As you enter the village you will see the 20th century church of Agios Tryfonas built in 1913 on the site of the village’s first church, which was destroyed by fire due to some forgotten candles left burning. Constantinos Zoppos and his son, Demos, from Geroskipou, with the help of local residents, some of whom carried stones from the monastery of Chrysolakournas, constructed the new church. Much of the funding for the construction of the church came from South Africa where a lot of the former residents had emigrated. St Tryfonas is the protector of animals and crops and every year on 1st February there is a feast in his honour.

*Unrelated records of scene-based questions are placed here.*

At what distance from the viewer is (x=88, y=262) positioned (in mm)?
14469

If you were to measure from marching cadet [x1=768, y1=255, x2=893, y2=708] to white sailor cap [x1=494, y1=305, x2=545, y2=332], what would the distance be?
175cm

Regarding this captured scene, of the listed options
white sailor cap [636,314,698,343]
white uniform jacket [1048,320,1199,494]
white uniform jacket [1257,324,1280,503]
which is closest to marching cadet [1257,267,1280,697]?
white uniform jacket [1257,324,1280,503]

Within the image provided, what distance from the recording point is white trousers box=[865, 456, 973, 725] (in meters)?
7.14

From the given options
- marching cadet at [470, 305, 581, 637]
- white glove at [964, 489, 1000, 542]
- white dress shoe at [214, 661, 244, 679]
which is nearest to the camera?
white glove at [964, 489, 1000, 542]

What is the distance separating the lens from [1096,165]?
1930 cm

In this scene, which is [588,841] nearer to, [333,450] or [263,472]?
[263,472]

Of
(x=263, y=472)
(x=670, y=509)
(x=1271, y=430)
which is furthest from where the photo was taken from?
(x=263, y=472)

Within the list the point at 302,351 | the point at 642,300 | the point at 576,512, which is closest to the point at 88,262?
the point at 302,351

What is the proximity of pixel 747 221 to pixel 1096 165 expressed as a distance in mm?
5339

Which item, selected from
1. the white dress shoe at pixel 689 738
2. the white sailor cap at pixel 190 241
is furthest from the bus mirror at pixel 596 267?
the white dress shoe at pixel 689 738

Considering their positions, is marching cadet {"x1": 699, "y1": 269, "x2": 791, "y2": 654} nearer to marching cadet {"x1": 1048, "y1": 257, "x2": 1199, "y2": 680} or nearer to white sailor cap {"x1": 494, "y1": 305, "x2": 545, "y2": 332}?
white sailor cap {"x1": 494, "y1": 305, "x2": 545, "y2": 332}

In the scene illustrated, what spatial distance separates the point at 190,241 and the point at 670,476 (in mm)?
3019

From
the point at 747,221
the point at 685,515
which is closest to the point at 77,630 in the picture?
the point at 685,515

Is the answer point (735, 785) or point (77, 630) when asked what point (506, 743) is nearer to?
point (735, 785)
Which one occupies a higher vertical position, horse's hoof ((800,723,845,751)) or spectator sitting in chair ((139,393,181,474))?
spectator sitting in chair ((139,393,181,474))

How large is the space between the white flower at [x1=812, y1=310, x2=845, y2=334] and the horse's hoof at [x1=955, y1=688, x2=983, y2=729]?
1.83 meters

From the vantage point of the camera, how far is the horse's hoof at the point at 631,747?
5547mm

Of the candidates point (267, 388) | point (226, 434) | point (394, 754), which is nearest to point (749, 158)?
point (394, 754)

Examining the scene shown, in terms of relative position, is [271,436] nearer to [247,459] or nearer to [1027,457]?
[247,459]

Next door to the church is the local community office where the mukhtar, Elias Lambides, can be found. Elias has been the village mukhtar for five years and before that his uncle was mukhtar for an astonishing 34 years. Elias told me that a new community centre is planned and will include a medical centre, a community hall and an agricultural museum on the first floor. Other future projects include: the construction of a new water supply reservoir at a higher point to cover the needs of the expanding community; the creation of a park and areas for outdoor events; asphalted roads in all residential areas. As you will notice on the drive from Polis, Elias and his council have already beautified much of the village with the planting of trees along the roadside and the refurbishing of walls from concrete blocks into local stone.

The local school in Steni was closed down in 1983 due to lack of numbers and now the local bus service ferries the children to schools in Polis. But the revitalisation of Steni continues with a new restaurant, a mini market and a coffee shop scheduled for completion soon.

As to how long Steni has been in existence, there are few records. However, three kilometres north of the village you can find the monastery of Chrysolakournas, which dates back the 12th century. An earthquake destroyed the building in 1953 but part of it was restored by the Department of Antiquities as a three-aisled basilica in 1973. Inside you can still see fragments of a 12th century fresco of St John the Baptist, and 16th century frescoes of St George, the communion of the apostles and Playtera amid the angels. All around the monastery is evidence of an old settlement with crumbling walls and mounds of stone.

If you’d like to get to know Steni and its locals better, why not attend the yearly festival celebrating the end of summer and held in September. You will be heartily welcomed by one and all as Steni is a particularly friendly village.